▶ [Excerpt]
** begin **

Both parties agree that, in the event the Grain Supply Agreement is terminated, the Double Loop Agreement will likewise cease to operate. But Aventine, focusing on the differences in the underlined language above, argues that even if the Double Loop Agreement is terminated in this fashion, the easements that it creates will continue to exist. Citing the maxim " expressio unius est exclusio alterius " (the expression of one thing is the exclusion of the others), Aventine argues that while the agreement contemplates that both the Double Loop Agreement and the easements may be extended, only the agreement terminates with the Grain Supply Agreement. In other words, Aventine argues that the lack of the phrase "and the easements granted herein" in the final sentence means that the easements continue independent of the Double Loop Agreement. Filing 39-3 at 4.
The Court is not persuaded. Or, more precisely, the Court's preliminary determination is that Aurora Co-op has advanced the more reasonable interpretation of this provision. The Court further finds that, despite the parties' conflicting interpretations, this provision is not ambiguous. The fact that parties to a document have or suggest opposing interpretations of the document does not necessarily, or by itself, compel the conclusion that the document is ambiguous. Big River Const., 681 N.W.2d at 756. A provision of a contract is ambiguous when, considered with other pertinent provisions as a whole, it is susceptible of at least two reasonable but conflicting interpretations. Krzycki v. Genoa Nat. Bank, 496 N.W.2d 916, 921 (Neb. 1993); Bedrosky v. Hiner, 430 N.W.2d 535, 539 (Neb. 1988). As the Court explains below, the interpretation that Aventine currently advances is not reasonable.

** end **

▶ [Data lines]

** begin **

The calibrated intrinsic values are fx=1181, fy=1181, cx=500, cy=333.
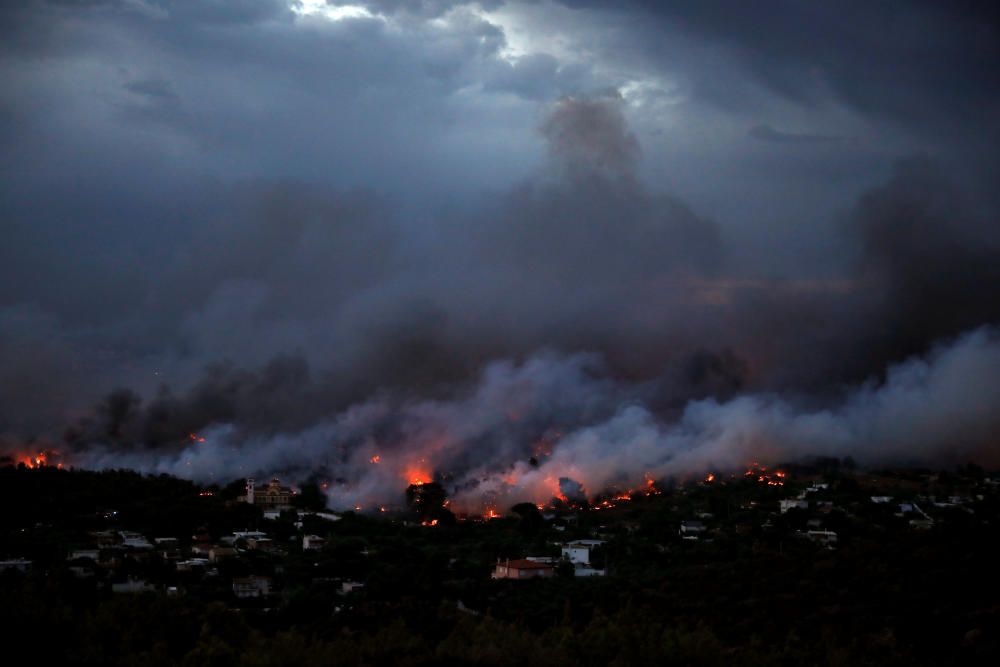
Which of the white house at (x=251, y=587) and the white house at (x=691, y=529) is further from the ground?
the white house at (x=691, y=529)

** end **

▶ [Objectives]
[a] List every court case cited in the court excerpt.
[b] Repeat word for word the passage of the court excerpt that begins with the words containing "The Court is" and ends with "is not reasonable.".

▶ [Outputs by task]
[a]
- Big River Const.
- Krzycki v. Genoa Nat. Bank
- Bedrosky v. Hiner

[b]
The Court is not persuaded. Or, more precisely, the Court's preliminary determination is that Aurora Co-op has advanced the more reasonable interpretation of this provision. The Court further finds that, despite the parties' conflicting interpretations, this provision is not ambiguous. The fact that parties to a document have or suggest opposing interpretations of the document does not necessarily, or by itself, compel the conclusion that the document is ambiguous. Big River Const., 681 N.W.2d at 756. A provision of a contract is ambiguous when, considered with other pertinent provisions as a whole, it is susceptible of at least two reasonable but conflicting interpretations. Krzycki v. Genoa Nat. Bank, 496 N.W.2d 916, 921 (Neb. 1993); Bedrosky v. Hiner, 430 N.W.2d 535, 539 (Neb. 1988). As the Court explains below, the interpretation that Aventine currently advances is not reasonable.